Give the entries again, word for word.
*** RECORDS FOR THIS EXERCISE ***
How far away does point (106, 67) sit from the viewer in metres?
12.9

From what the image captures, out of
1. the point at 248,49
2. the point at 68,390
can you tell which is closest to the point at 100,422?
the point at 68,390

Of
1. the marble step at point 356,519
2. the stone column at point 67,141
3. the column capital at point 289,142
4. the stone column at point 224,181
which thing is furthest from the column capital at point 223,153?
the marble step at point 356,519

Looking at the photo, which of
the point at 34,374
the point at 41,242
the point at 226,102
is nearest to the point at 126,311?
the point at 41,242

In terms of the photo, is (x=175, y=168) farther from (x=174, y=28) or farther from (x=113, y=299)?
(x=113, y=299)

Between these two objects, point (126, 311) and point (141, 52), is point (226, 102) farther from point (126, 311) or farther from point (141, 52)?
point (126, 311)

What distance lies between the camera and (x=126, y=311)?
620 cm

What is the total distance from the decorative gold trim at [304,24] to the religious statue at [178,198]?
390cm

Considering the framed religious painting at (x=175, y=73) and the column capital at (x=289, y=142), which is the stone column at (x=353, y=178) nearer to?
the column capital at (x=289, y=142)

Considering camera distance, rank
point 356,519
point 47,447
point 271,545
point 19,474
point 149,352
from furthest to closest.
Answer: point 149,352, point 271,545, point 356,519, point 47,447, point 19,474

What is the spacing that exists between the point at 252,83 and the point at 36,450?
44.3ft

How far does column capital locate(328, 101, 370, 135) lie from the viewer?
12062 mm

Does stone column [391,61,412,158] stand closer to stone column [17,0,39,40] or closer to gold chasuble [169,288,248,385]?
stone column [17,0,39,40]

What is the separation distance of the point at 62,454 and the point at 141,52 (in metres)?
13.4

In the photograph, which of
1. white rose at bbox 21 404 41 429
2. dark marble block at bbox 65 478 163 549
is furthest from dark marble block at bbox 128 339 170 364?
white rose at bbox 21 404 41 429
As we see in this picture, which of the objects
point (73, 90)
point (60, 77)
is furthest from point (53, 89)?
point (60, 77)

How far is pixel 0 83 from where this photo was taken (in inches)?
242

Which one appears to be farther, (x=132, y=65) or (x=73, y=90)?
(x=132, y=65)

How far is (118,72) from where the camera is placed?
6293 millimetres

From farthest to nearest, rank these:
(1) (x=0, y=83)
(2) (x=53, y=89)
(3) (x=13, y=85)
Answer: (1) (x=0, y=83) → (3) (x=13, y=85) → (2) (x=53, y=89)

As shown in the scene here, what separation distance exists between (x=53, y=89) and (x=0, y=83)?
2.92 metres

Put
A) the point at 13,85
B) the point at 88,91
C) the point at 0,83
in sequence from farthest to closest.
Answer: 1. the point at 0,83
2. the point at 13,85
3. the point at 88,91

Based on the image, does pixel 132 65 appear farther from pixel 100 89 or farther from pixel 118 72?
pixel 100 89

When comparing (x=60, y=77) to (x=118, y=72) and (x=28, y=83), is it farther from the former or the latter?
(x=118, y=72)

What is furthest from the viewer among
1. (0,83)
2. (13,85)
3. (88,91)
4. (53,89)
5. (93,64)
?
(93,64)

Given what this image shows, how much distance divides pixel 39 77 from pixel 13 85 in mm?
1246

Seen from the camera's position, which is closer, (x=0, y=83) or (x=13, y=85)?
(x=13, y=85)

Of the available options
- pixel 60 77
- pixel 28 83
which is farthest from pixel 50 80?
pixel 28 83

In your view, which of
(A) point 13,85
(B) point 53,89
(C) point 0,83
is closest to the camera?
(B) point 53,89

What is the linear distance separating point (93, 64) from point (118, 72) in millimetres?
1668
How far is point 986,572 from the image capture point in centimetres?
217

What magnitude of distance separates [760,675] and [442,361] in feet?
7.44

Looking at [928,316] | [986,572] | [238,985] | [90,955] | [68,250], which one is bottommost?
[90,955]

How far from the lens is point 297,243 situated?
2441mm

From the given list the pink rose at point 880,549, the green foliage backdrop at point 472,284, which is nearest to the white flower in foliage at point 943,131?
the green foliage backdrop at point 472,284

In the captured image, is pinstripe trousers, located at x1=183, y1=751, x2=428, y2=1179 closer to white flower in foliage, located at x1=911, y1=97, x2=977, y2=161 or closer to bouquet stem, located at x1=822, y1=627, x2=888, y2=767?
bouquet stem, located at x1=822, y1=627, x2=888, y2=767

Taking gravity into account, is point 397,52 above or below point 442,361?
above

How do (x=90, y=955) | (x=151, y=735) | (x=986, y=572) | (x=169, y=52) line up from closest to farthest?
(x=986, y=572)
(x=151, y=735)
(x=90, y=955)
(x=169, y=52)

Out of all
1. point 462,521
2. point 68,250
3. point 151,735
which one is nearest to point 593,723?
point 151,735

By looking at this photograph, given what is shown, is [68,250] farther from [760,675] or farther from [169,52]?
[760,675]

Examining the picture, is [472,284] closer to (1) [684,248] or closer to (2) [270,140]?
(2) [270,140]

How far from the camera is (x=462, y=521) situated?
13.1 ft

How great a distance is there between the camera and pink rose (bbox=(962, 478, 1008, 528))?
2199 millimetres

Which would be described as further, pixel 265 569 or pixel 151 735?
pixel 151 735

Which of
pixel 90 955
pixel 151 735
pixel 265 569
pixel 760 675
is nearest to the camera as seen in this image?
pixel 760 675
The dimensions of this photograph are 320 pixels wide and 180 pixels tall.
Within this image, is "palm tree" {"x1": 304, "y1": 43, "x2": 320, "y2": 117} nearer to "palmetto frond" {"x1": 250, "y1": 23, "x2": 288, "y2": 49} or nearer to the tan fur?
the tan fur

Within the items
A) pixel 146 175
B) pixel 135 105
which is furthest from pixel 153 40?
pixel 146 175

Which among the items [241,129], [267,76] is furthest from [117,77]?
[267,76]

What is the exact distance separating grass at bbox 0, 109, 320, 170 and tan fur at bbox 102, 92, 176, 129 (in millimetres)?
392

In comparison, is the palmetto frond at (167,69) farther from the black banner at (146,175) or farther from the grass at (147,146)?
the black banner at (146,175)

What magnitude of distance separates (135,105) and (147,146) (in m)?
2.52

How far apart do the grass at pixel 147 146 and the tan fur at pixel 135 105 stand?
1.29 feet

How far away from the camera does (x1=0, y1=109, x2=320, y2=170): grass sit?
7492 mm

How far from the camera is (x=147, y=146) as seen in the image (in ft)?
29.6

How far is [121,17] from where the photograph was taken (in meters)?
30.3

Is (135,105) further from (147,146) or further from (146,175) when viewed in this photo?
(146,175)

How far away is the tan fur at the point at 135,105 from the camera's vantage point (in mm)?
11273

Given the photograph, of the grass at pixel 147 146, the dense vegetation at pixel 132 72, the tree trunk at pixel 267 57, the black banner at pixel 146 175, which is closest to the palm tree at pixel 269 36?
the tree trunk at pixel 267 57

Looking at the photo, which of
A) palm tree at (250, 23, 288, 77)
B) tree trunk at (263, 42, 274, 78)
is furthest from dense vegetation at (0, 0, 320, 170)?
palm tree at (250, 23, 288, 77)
***
> _EXERCISE RESULT_
How far away does point (106, 67) sit from the viewer in metres?
12.9

From what the image captures, out of
1. the point at 248,49
2. the point at 68,390
can you tell which is closest to the point at 100,422?
the point at 68,390

Of
1. the marble step at point 356,519
2. the stone column at point 67,141
3. the column capital at point 289,142
4. the stone column at point 224,181
which thing is furthest from the column capital at point 223,153?
the marble step at point 356,519

Looking at the photo, which of
the point at 34,374
the point at 41,242
the point at 226,102
is nearest to the point at 126,311?
the point at 41,242

In terms of the photo, is (x=175, y=168) farther from (x=174, y=28) or farther from (x=113, y=299)?
(x=113, y=299)

Between these two objects, point (126, 311) and point (141, 52), is point (226, 102) farther from point (126, 311) or farther from point (141, 52)?
point (126, 311)

What distance lies between the camera and (x=126, y=311)?
620 cm

What is the total distance from the decorative gold trim at [304,24] to the religious statue at [178,198]?
390cm

Considering the framed religious painting at (x=175, y=73) and the column capital at (x=289, y=142), which is the stone column at (x=353, y=178) nearer to?
the column capital at (x=289, y=142)

Considering camera distance, rank
point 356,519
point 47,447
point 271,545
point 19,474
point 149,352
from furthest to closest.
Answer: point 149,352, point 271,545, point 356,519, point 47,447, point 19,474

What is the spacing that exists between the point at 252,83 and the point at 36,450?
44.3ft

How far does column capital locate(328, 101, 370, 135) lie from the viewer?
12062 mm

Does stone column [391,61,412,158] stand closer to stone column [17,0,39,40] or closer to gold chasuble [169,288,248,385]?
stone column [17,0,39,40]

What is the separation distance of the point at 62,454 and the point at 141,52 (in metres)?
13.4

In the photograph, which of
1. white rose at bbox 21 404 41 429
2. dark marble block at bbox 65 478 163 549
is furthest from dark marble block at bbox 128 339 170 364?
white rose at bbox 21 404 41 429
As we see in this picture, which of the objects
point (73, 90)
point (60, 77)
is furthest from point (53, 89)?
point (60, 77)

How far is pixel 0 83 from where this photo was taken (in inches)?
242

Which one appears to be farther, (x=132, y=65) or (x=73, y=90)?
(x=132, y=65)

How far is (118,72) from where the camera is placed?
6293 millimetres

From farthest to nearest, rank these:
(1) (x=0, y=83)
(2) (x=53, y=89)
(3) (x=13, y=85)
Answer: (1) (x=0, y=83) → (3) (x=13, y=85) → (2) (x=53, y=89)

As shown in the scene here, what separation distance exists between (x=53, y=89) and (x=0, y=83)?
2.92 metres

Put
A) the point at 13,85
B) the point at 88,91
C) the point at 0,83
in sequence from farthest to closest.
Answer: 1. the point at 0,83
2. the point at 13,85
3. the point at 88,91

Based on the image, does pixel 132 65 appear farther from pixel 100 89 or farther from pixel 118 72?
pixel 100 89

When comparing (x=60, y=77) to (x=118, y=72) and (x=28, y=83), is it farther from the former or the latter?
(x=118, y=72)

What is furthest from the viewer among
1. (0,83)
2. (13,85)
3. (88,91)
4. (53,89)
5. (93,64)
?
(93,64)

Given what this image shows, how much distance divides pixel 39 77 from pixel 13 85 in mm?
1246

Seen from the camera's position, which is closer, (x=0, y=83) or (x=13, y=85)?
(x=13, y=85)

Of the available options
- pixel 60 77
- pixel 28 83
which is farthest from pixel 50 80?
pixel 28 83

In your view, which of
(A) point 13,85
(B) point 53,89
(C) point 0,83
is closest to the camera?
(B) point 53,89

What is the linear distance separating point (93, 64) from point (118, 72) in millimetres?
1668
How far is point 986,572 from the image capture point in centimetres?
217

What magnitude of distance separates [760,675] and [442,361] in feet?
7.44

Looking at [928,316] | [986,572] | [238,985] | [90,955] | [68,250], which one is bottommost?
[90,955]

How far from the lens is point 297,243 situated?
2441mm

From the given list the pink rose at point 880,549, the green foliage backdrop at point 472,284, which is nearest to the white flower in foliage at point 943,131?
the green foliage backdrop at point 472,284

In the captured image, is pinstripe trousers, located at x1=183, y1=751, x2=428, y2=1179 closer to white flower in foliage, located at x1=911, y1=97, x2=977, y2=161 or closer to bouquet stem, located at x1=822, y1=627, x2=888, y2=767?
bouquet stem, located at x1=822, y1=627, x2=888, y2=767

Taking gravity into account, is point 397,52 above or below point 442,361?
above

How do (x=90, y=955) | (x=151, y=735) | (x=986, y=572) | (x=169, y=52) line up from closest to farthest?
(x=986, y=572)
(x=151, y=735)
(x=90, y=955)
(x=169, y=52)

Out of all
1. point 462,521
2. point 68,250
3. point 151,735
which one is nearest to point 593,723?
point 151,735

By looking at this photograph, given what is shown, is [68,250] farther from [760,675] or farther from [169,52]?
[760,675]

Examining the picture, is [472,284] closer to (1) [684,248] or closer to (2) [270,140]?
(2) [270,140]

How far from the camera is (x=462, y=521) situated?
13.1 ft

How great a distance is there between the camera and pink rose (bbox=(962, 478, 1008, 528))?
2199 millimetres

Which would be described as further, pixel 265 569 or pixel 151 735?
pixel 151 735

Which of
pixel 90 955
pixel 151 735
pixel 265 569
pixel 760 675
is nearest to the camera as seen in this image?
pixel 760 675
The dimensions of this photograph are 320 pixels wide and 180 pixels tall.
Within this image, is "palm tree" {"x1": 304, "y1": 43, "x2": 320, "y2": 117} nearer to "palmetto frond" {"x1": 250, "y1": 23, "x2": 288, "y2": 49} or nearer to the tan fur?
the tan fur

Within the items
A) pixel 146 175
B) pixel 135 105
which is furthest from pixel 153 40?
pixel 146 175

Which among the items [241,129], [267,76] is furthest from [117,77]?
[267,76]

What is the exact distance separating grass at bbox 0, 109, 320, 170 and tan fur at bbox 102, 92, 176, 129 (in millimetres)?
392

In comparison, is the palmetto frond at (167,69) farther from the black banner at (146,175) or farther from the grass at (147,146)?
the black banner at (146,175)

What magnitude of distance separates (135,105) and (147,146) (in m)?
2.52

How far apart do the grass at pixel 147 146 and the tan fur at pixel 135 105 stand?
1.29 feet

How far away from the camera does (x1=0, y1=109, x2=320, y2=170): grass sit?
7492 mm

How far from the camera is (x=147, y=146) as seen in the image (in ft)?
29.6

How far is [121,17] from where the photograph was taken (in meters)?
30.3

Is (135,105) further from (147,146) or further from (146,175) when viewed in this photo?
(146,175)

How far away is the tan fur at the point at 135,105 from the camera's vantage point (in mm)?
11273

Given the photograph, of the grass at pixel 147 146, the dense vegetation at pixel 132 72, the tree trunk at pixel 267 57, the black banner at pixel 146 175, which is closest to the palm tree at pixel 269 36?
the tree trunk at pixel 267 57

Looking at the photo, which of
A) palm tree at (250, 23, 288, 77)
B) tree trunk at (263, 42, 274, 78)
is furthest from dense vegetation at (0, 0, 320, 170)?
palm tree at (250, 23, 288, 77)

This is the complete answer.